Dans le même esprit, une autre amie de mon réseau Facebook, Sandra Salomon, écrit quelque chose de très juste à propos d'un possible calcul électoral : il serait parfaitement stupide.

"Combien de candidats se disputent actuellement les voix d'un électorat supposé "musulman" ? Sont-ils cinq ou plus ? Combien parmi les Français musulmans de culture ou de religion sont-ils sensibles à ces sirènes démagogiques ?
Un quart ? la moitié d'entre eux ? Ce serait fort étonnant que cela plaise à la moitié d'entre eux . Sans doute beaucoup moins.
Combien parmi ces derniers sont inscrits sur les listes ? Et enfin parmi les inscrits combien votent-ils ? et combien sur la base de ces motifs faisant appel à un vécu communautaire ?
A la fin, si on arrive à un pourcentage de 10% d'entre eux ce doit bien être le maximum, ce qui représente environ 1% du corps électoral.
Mais pour ce 1% là, on n'a pas fini de subir surenchères démagogiques et les stupidités les plus énormes et de mauvais goût, fabriquant toutes sortes de mythes jusqu'à réviser l'Histoire de la manière la plus fantastique."


Ceci donc à propos de Vincent Peillon.
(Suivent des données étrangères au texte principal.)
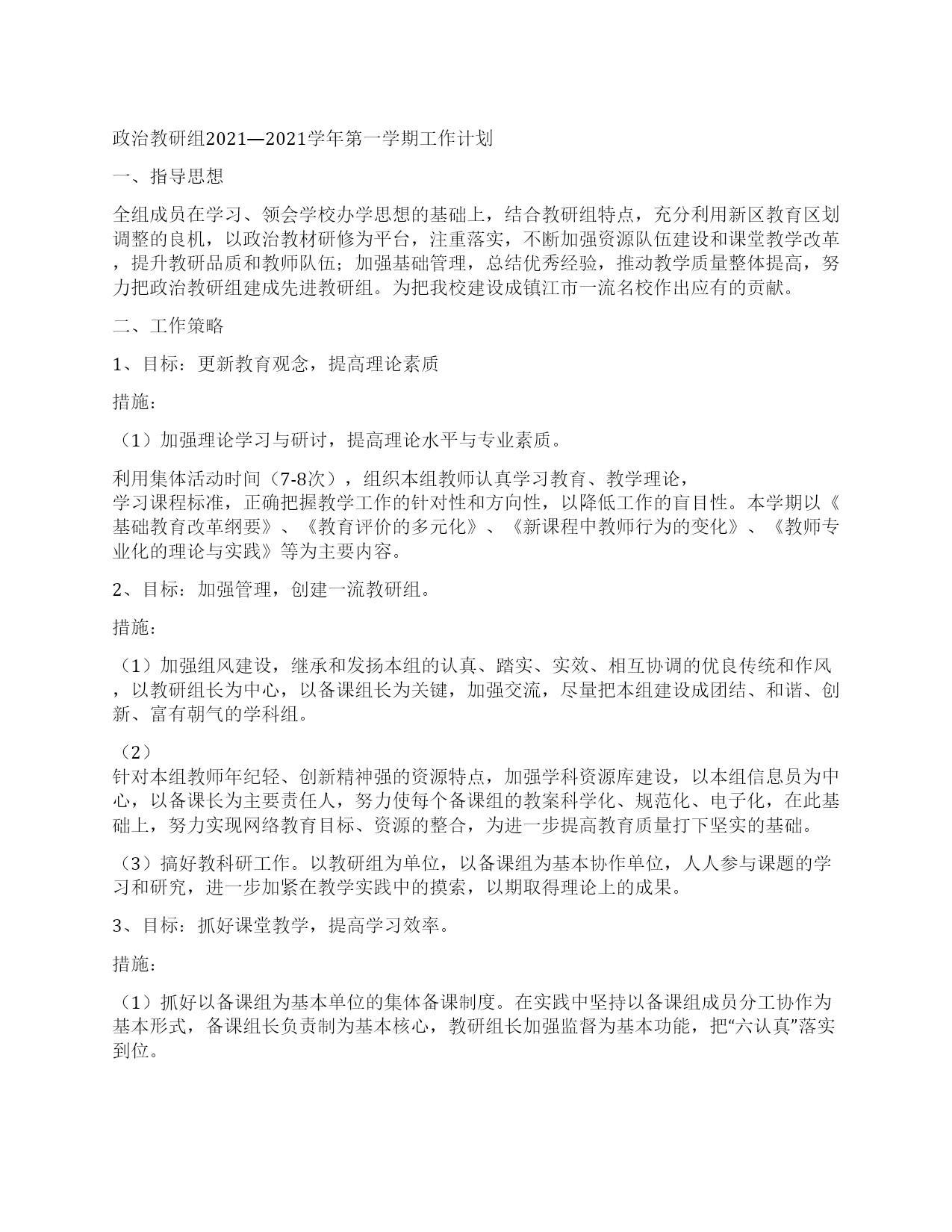 政治教研组2021—2021学年第一学期工作计划

一、指导思想

全组成员在学习、领会学校办学思想的基础上，结合教研组特点，充分利用新区教育区划调整的良机，以政治教材研修为平台，注重落实，不断加强资源队伍建设和课堂教学改革，提升教研品质和教师队伍；加强基础管理，总结优秀经验，推动教学质量整体提高，努力把政治教研组建成先进教研组。为把我校建设成镇江市一流名校作出应有的贡献。

二、工作策略

1、目标：更新教育观念，提高理论素质

措施：

（1）加强理论学习与研讨，提高理论水平与专业素质。

利用集体活动时间（7-8次），组织本组教师认真学习教育、教学理论，学习课程标准，正确把握教学工作的针对性和方向性，以降低工作的盲目性。本学期以《基础教育改革纲要》、《教育评价的多元化》、《新课程中教师行为的变化》、《教师专业化的理论与实践》等为主要内容。

2、目标：加强管理，创建一流教研组。

措施：

（1）加强组风建设，继承和发扬本组的认真、踏实、实效、相互协调的优良传统和作风，以教研组长为中心，以备课组长为关键，加强交流，尽量把本组建设成团结、和谐、创新、富有朝气的学科组。

（2）针对本组教师年纪轻、创新精神强的资源特点，加强学科资源库建设，以本组信息员为中心，以备课长为主要责任人，努力使每个备课组的教案科学化、规范化、电子化，在此基础上，努力实现网络教育目标、资源的整合，为进一步提高教育质量打下坚实的基础。

（3）搞好教科研工作。以教研组为单位，以备课组为基本协作单位，人人参与课题的学习和研究，进一步加紧在教学实践中的摸索，以期取得理论上的成果。

3、目标：抓好课堂教学，提高学习效率。

措施：

（1）抓好以备课组为基本单位的集体备课制度。在实践中坚持以备课组成员分工协作为基本形式，备课组长负责制为基本核心，教研组长加强监督为基本功能，把“六认真”落实到位。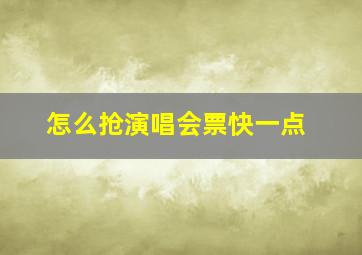 怎么抢演唱会票快一点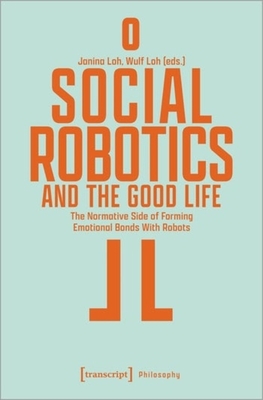 Janina Loh, Wulf Loh (eds.)

SOCIAL ROBOTICS

AND THE GOOD LIFE

The Normative Side of Forming Emotional Bonds With Robots

[transcript] Philosophy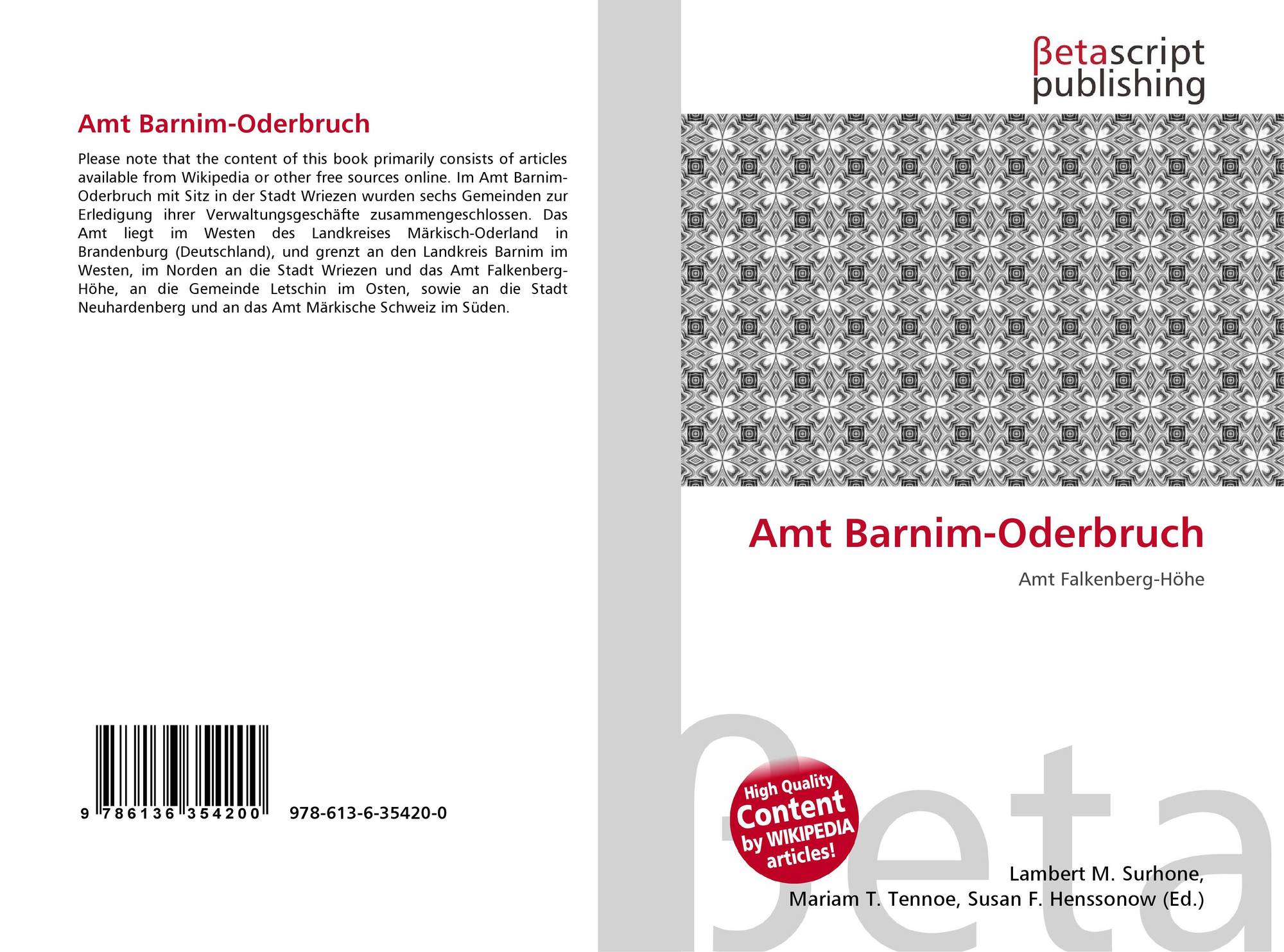 Amt Barnim-Oderbruch

Please note that the content of this book primarily consists of articles available from Wikipedia or other free sources online. Im Amt Barnim-Oderbruch mit Sitz in der Stadt Wriezen wurden sechs Gemeinden zur Erledigung ihrer Verwaltungsgeschäfte zusammengeschlossen. Das Amt liegt im Westen des Landkreises Märkisch-Oderland in Brandenburg (Deutschland), und grenzt an den Landkreis Barnim im Westen, im Norden an die Stadt Wriezen und das Amt Falkenberg-Höhe, an die Gemeinde Letschin im Osten, sowie an die Stadt Neuhardenberg und an das Amt Märkische Schweiz im Süden.

9 786136 354200

978-613-6-35420-0

βetascript publishing

Amt Barnim-Oderbruch

Amt Falkenberg-Höhe

High Quality Content by WIKIPEDIA articles!

Lambert M. Surhone,
Mariam T. Tennoe, Susan F. Henssonow (Ed.)

βeta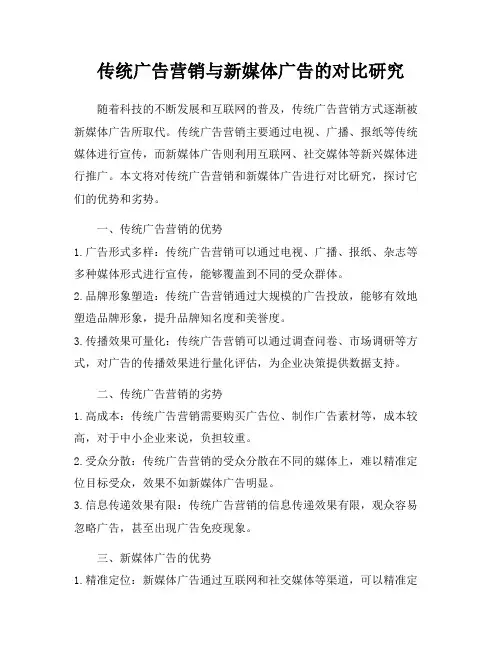 传统广告营销与新媒体广告的对比研究

随着科技的不断发展和互联网的普及，传统广告营销方式逐渐被新媒体广告所取代。传统广告营销主要通过电视、广播、报纸等传统媒体进行宣传，而新媒体广告则利用互联网、社交媒体等新兴媒体进行推广。本文将对传统广告营销和新媒体广告进行对比研究，探讨它们的优势和劣势。

一、传统广告营销的优势

1. 广告形式多样：传统广告营销可以通过电视、广播、报纸、杂志等多种媒体形式进行宣传，能够覆盖到不同的受众群体。

2. 品牌形象塑造：传统广告营销通过大规模的广告投放，能够有效地塑造品牌形象，提升品牌知名度和美誉度。

3. 传播效果可量化：传统广告营销可以通过调查问卷、市场调研等方式，对广告的传播效果进行量化评估，为企业决策提供数据支持。

二、传统广告营销的劣势

1. 高成本：传统广告营销需要购买广告位、制作广告素材等，成本较高，对于中小企业来说，负担较重。

2. 受众分散：传统广告营销的受众分散在不同的媒体上，难以精准定位目标受众，效果不如新媒体广告明显。

3. 信息传递效果有限：传统广告营销的信息传递效果有限，观众容易忽略广告，甚至出现广告免疫现象。

三、新媒体广告的优势

1. 精准定位：新媒体广告通过互联网和社交媒体等渠道，可以精准定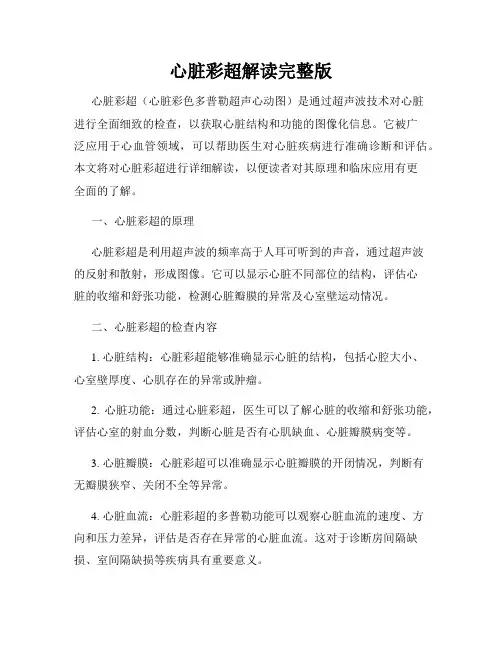 心脏彩超解读完整版

心脏彩超（心脏彩色多普勒超声心动图）是通过超声波技术对心脏进行全面细致的检查，以获取心脏结构和功能的图像化信息。它被广泛应用于心血管领域，可以帮助医生对心脏疾病进行准确诊断和评估。本文将对心脏彩超进行详细解读，以便读者对其原理和临床应用有更全面的了解。

一、心脏彩超的原理

心脏彩超是利用超声波的频率高于人耳可听到的声音，通过超声波的反射和散射，形成图像。它可以显示心脏不同部位的结构，评估心脏的收缩和舒张功能，检测心脏瓣膜的异常及心室壁运动情况。

二、心脏彩超的检查内容

1. 心脏结构：心脏彩超能够准确显示心脏的结构，包括心腔大小、心室壁厚度、心肌存在的异常或肿瘤。

2. 心脏功能：通过心脏彩超，医生可以了解心脏的收缩和舒张功能，评估心室的射血分数，判断心脏是否有心肌缺血、心脏瓣膜病变等。

3. 心脏瓣膜：心脏彩超可以准确显示心脏瓣膜的开闭情况，判断有无瓣膜狭窄、关闭不全等异常。

4. 心脏血流：心脏彩超的多普勒功能可以观察心脏血流的速度、方向和压力差异，评估是否存在异常的心脏血流。这对于诊断房间隔缺损、室间隔缺损等疾病具有重要意义。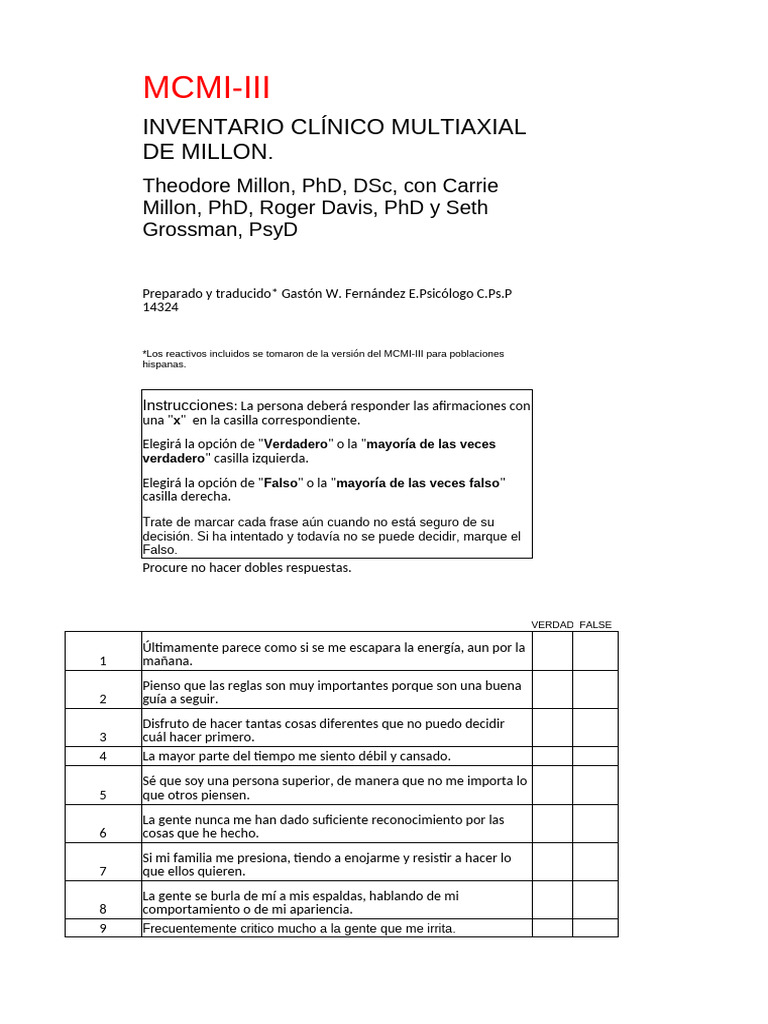 MCMI-III

INVENTARIO CLÍNICO MULTIAXIAL DE MILLON.

Theodore Millon, PhD, DSc, con Carrie Millon, PhD, Roger Davis, PhD y Seth Grossman, PsyD

Preparado y traducido* Gastón W. Fernández E.Psicólogo C.Ps.P 14324

*Los reactivos incluidos se tomaron de la versión del MCMI-III para poblaciones hispanas.

Instrucciones: La persona deberá responder las afirmaciones con una "x" en la casilla correspondiente.

Elegirá la opción de "Verdadero" o la "mayoría de las veces verdadero" casilla izquierda.

Elegirá la opción de "Falso" o la "mayoría de las veces falso" casilla derecha.

Trate de marcar cada frase aún cuando no está seguro de su decisión. Si ha intentado y todavía no se puede decidir, marque el Falso.

Procure no hacer dobles respuestas.

| | | VERDAD | FALSE |
|---|---|---|---|
| 1 | Últimamente parece como si se me escapara la energía, aun por la mañana. | | |
| 2 | Pienso que las reglas son muy importantes porque son una buena guía a seguir. | | |
| 3 | Disfruto de hacer tantas cosas diferentes que no puedo decidir cuál hacer primero. | | |
| 4 | La mayor parte del tiempo me siento débil y cansado. | | |
| 5 | Sé que soy una persona superior, de manera que no me importa lo que otros piensen. | | |
| 6 | La gente nunca me han dado suficiente reconocimiento por las cosas que he hecho. | | |
| 7 | Si mi familia me presiona, tiendo a enojarme y resistir a hacer lo que ellos quieren. | | |
| 8 | La gente se burla de mí a mis espaldas, hablando de mi comportamiento o de mi apariencia. | | |
| 9 | Frecuentemente critico mucho a la gente que me irrita. | | |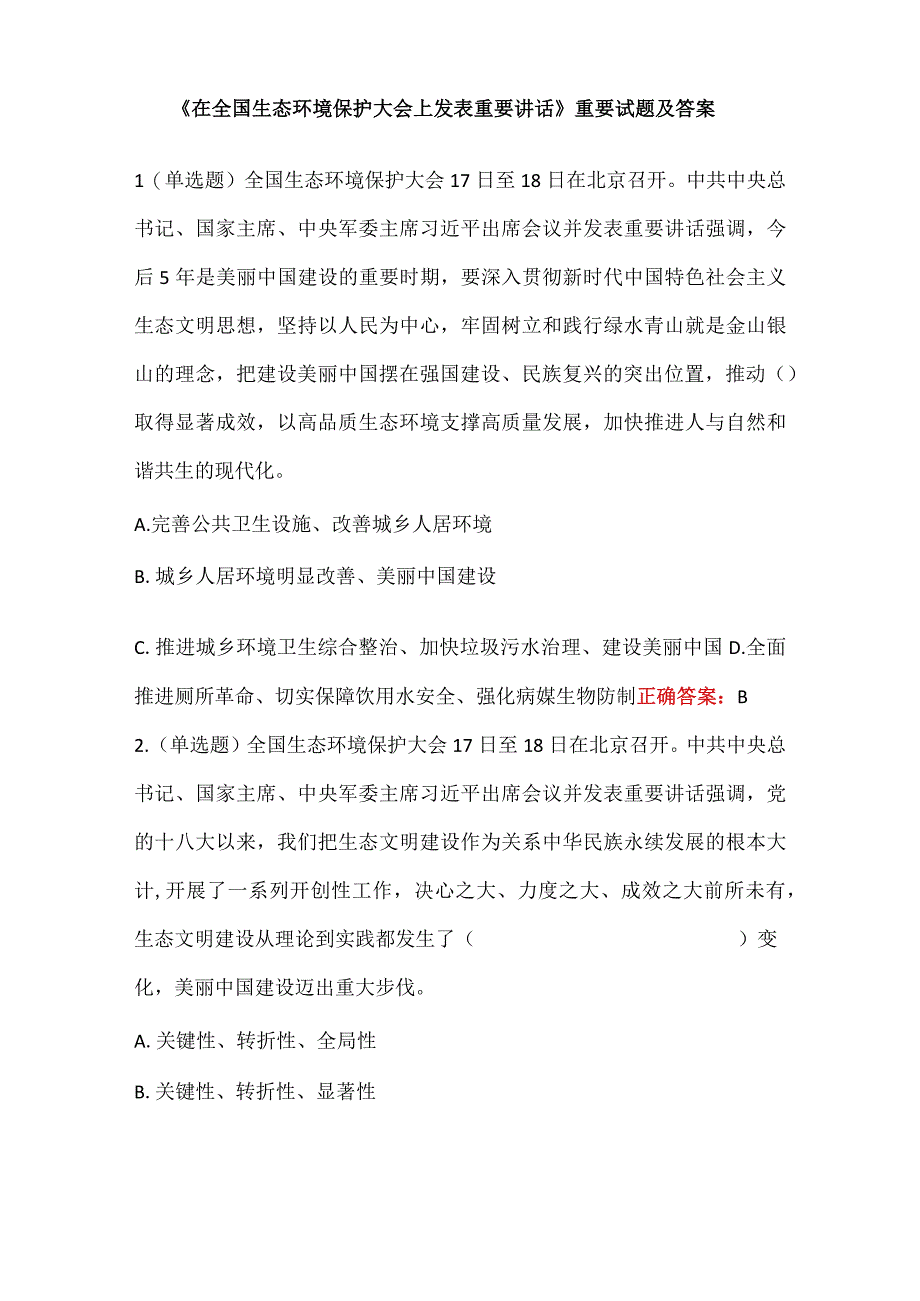 《在全国生态环境保护大会上发表重要讲话》重要试题及答案

1（单选题）全国生态环境保护大会17日至18日在北京召开。中共中央总书记、国家主席、中央军委主席习近平出席会议并发表重要讲话强调，今后5年是美丽中国建设的重要时期，要深入贯彻新时代中国特色社会主义生态文明思想，坚持以人民为中心，牢固树立和践行绿水青山就是金山银山的理念，把建设美丽中国摆在强国建设、民族复兴的突出位置，推动（）取得显著成效，以高品质生态环境支撑高质量发展，加快推进人与自然和谐共生的现代化。

A.完善公共卫生设施、改善城乡人居环境

B. 城乡人居环境明显改善、美丽中国建设

C. 推进城乡环境卫生综合整治、加快垃圾污水治理、建设美丽中国 D.全面推进厕所革命、切实保障饮用水安全、强化病媒生物防制正确答案：B

2.（单选题）全国生态环境保护大会17日至18日在北京召开。中共中央总书记、国家主席、中央军委主席习近平出席会议并发表重要讲话强调，党的十八大以来，我们把生态文明建设作为关系中华民族永续发展的根本大计，开展了一系列开创性工作，决心之大、力度之大、成效之大前所未有，生态文明建设从理论到实践都发生了（ ）变化，美丽中国建设迈出重大步伐。

A. 关键性、转折性、全局性

B. 关键性、转折性、显著性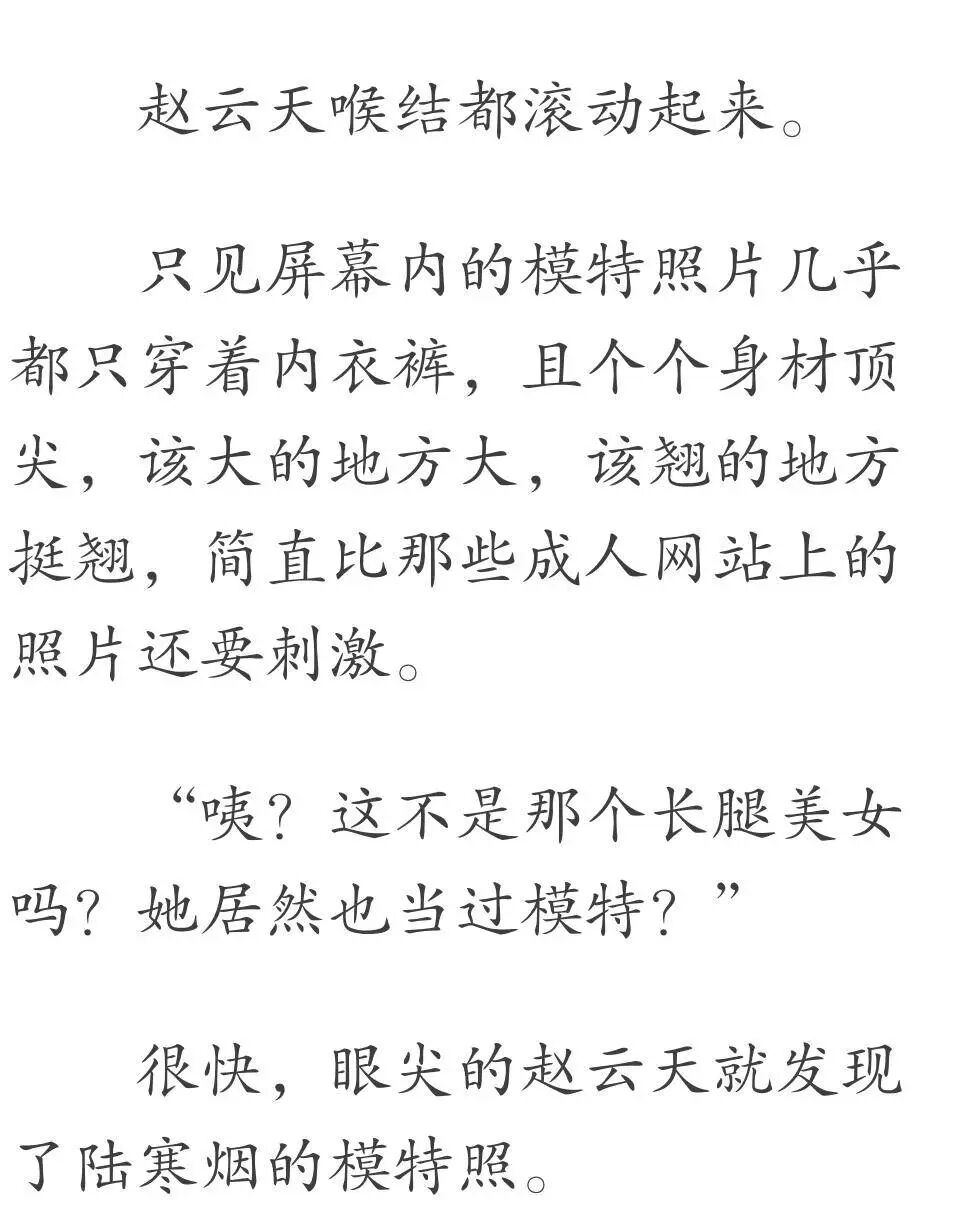 赵云天喉结都滚动起来。

只见屏幕内的模特照片几乎都只穿着内衣裤，且个个身材顶尖，该大的地方大，该翘的地方挺翘，简直比那些成人网站上的照片还要刺激。

“咦？这不是那个长腿美女吗？她居然也当过模特？”

很快，眼尖的赵云天就发现了陆寒烟的模特照。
Mais continuons d'ouvrir le dossier sur cette Gauche là et les Musulmans. Il y avait eu aussi, il y a un peu plus d'un an, des déclarations du même ordre de la part de Jean-Christophe Cambadelis le premier secrétaire du parti socialiste (voir sur ce lien)


Dans la même veine, mais sur un ton plus policé - avec cet air de ne pas y toucher qui est un peu sa marque de fabrique - Arnaud Montebourg a, à plusieurs reprises, pratiqué ce genre de "drague électorale" en direction d'un public "arabe" (il est un des rares à utiliser ce terme). Personne n'avait été scandalisé il y a quelques semaines - mais moi oui -, lorsque à la veille de se rendre en Algérie, pays natal d'un grand-père musulman, il se présentait comme un "arabo-morvandiau" .


Il y a eu aussi - et ce sera pour moi l'occasion de rappeler une autre fois où le CRIF a publié un communiqué pour le dénoncer - une autre personnalité de Gauche qui a pratiqué le même genre de raccourcis intolérables que Vincent Peillon : Jean-Luc Mélenchon avait osé faire, cet été, un parallèle avec les persécutions passées des Juifs et des Protestants à propos de l'affaire du Burkini.

Il y a eu, enfin, les déclarations très douteuses de Benoit Hamon concernant l'affaire des cafés "interdits aux femmes" à Sevran. Voir cet article de Marianne.


Concluons sur tout cela : un certain nombre de leaders politiques de Gauche qui prétendent diriger notre pays, ont - par calcul électoral, démagogie ou pure irresponsabilité -, tenu des propos qui tiennent à la fois du relativisme culturel et du révisionnisme historique. C'est extrêmement grave, et pour le coup - alors que je n'indique jamais de consignes de vote - je recommanderai à tous mes lecteurs et ami(e)s de venir voter à la primaire de la Gauche, pour éviter qu'au moins aucun de ceux là ne gagne l'investiture du Parti Socialiste.